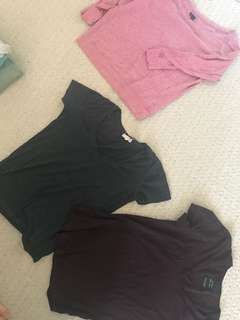 Random shirts from aritzia, 6 for $30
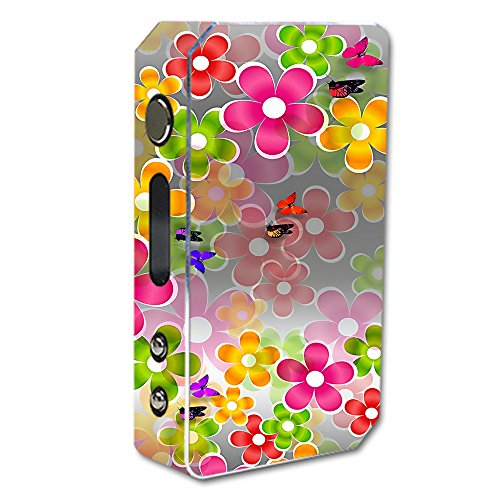 Skin Decal Vinyl Wrap for Pioneer 4 you ipv3 Li 165w Vape Mod Skins Stickers Cover / Butterflies and Daisies Flower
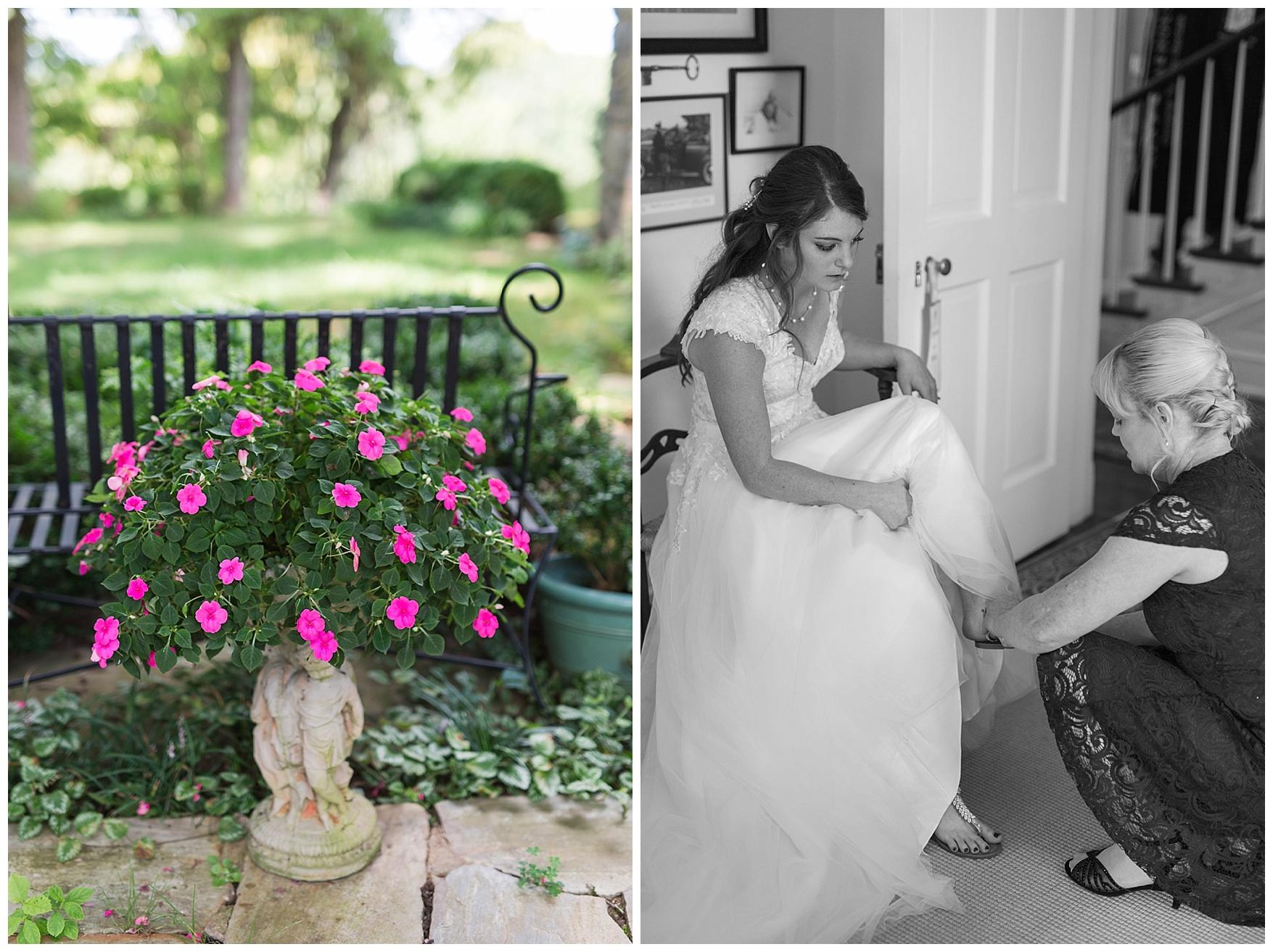 Murray Hill Wedding in Leesburg, Virginia    Leesburg Wedding Photographer    Ashley Eiban Photography
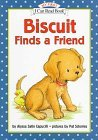Biscuit Finds a Frie...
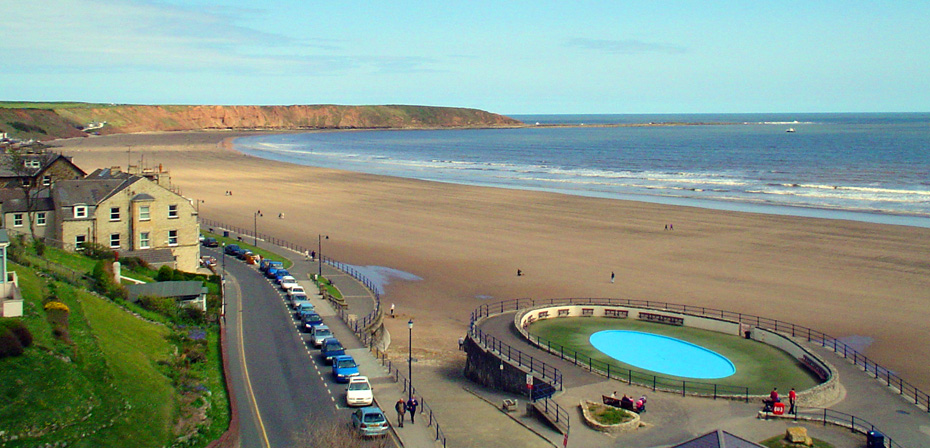 Bed And Breakfast Filey Seafront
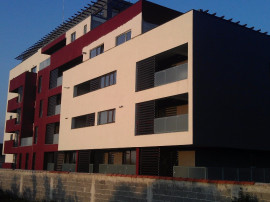 Apartament 3 camere Ghimbav Livada
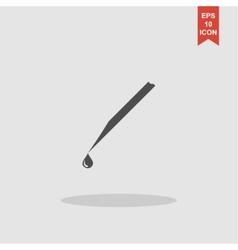 Medical syringe icon EPS 10 vector image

[What you will do]:
Leave every picture out and copy precisely the lines from the one containing "Apartament 3 camere Ghimbav Livada" through the last line of the data above, both ends included.

[Response area]:
 Apartament 3 camere Ghimbav Livada
 Medical syringe icon EPS 10 vector image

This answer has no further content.